Tuesday, October 7, 2008

Are sub-practices required for a CMMI Appraisal?

Are sub-practices located under specific practices expected during CMMI Appraisals (e.g. SAM SP2.4 there are seven sub-practices.  Are Appraisers expecting seven artifacts or artifacts that prove all seven?
The CMMI defines Goals as required, Practices as expected, and everything else as information. So no, you do not need to produce evidence at the sub-practice level - only at the Specific Practice level.
However, as "informative material," sub-practices embody the intention of the authors of the CMMI and further describes and clarifies the meaning of the practice.
It's good to read them and understand what the authors meant by each practice - but it doesn't mean you need to produce evidence for every one.


David Arteaga said...

Jeff, hi! I agree with that, however I think the MDD v1.3 does not clarify this when in 1st. paragraph of page 21 says "Appraisal teams COMPARE the objective evidence collected against the corresponding practices in the appraisal reference model. In making inferences about the extent to which practices are or are not implemented, appraisal teams draw on the entire model document to understand the intent of the model, and use it as the basis for their decisions. THIS COMPARISON INCLUDES the required and expected model components (i.e., goals and practices) AS WELL AS INFORMATIVE MATERIAL, such as
model front matter, introductory text, glossary definitions, and SUBPRACTICES.". (see uppercase) I have a recently discussion about if in a SCAMPI A we have to compare each subpractice with artifacts and the way an organization implements CMMI. The way this paragrah is worded seems to say we have to compare with each subpractice, but this is not the intention of the model, am I right? Maybe that paragraph should be reworded.

Anonymous said...

Thanks David, and great to hear from you!

I would agree....to a point. The sub-practices DO indeed help appraisal teams make those comparisons. The problem with them is that they are so incomplete, so missing in vital information, so short of needed sub-practices that completely explain the practice, that it is misleading to believe that they are a good way to determine practice performance.

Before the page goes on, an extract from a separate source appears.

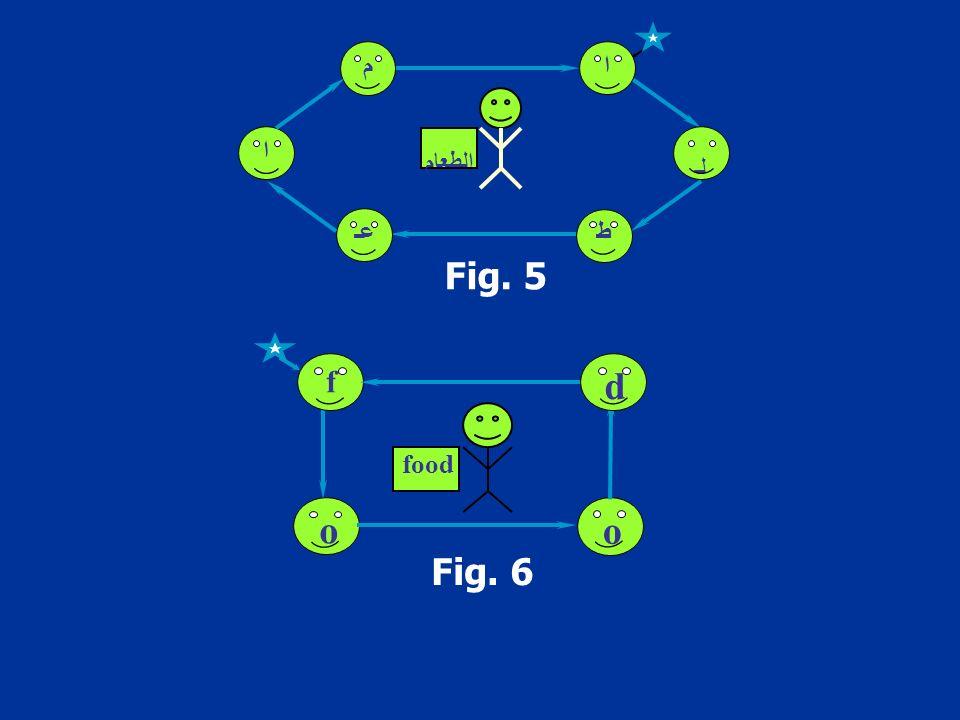 Fig. 5 الطعام ا م ط عـ لـ ا Fig. 6 o o d f food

I think of the sub-practices as a good way to help us understand what the authors were thinking, and they should be CONSIDERED, but I'm afraid the authors missed an awful lot here, and upon reading them one might wonder why. And upon wondering that, one wonders "if so much is missing, how important could these be?" It's not that I don't think some of them are important, but it's clear to me that they are just thought-starters, not requirements. Thats what I think anyway! Thanks for your comment.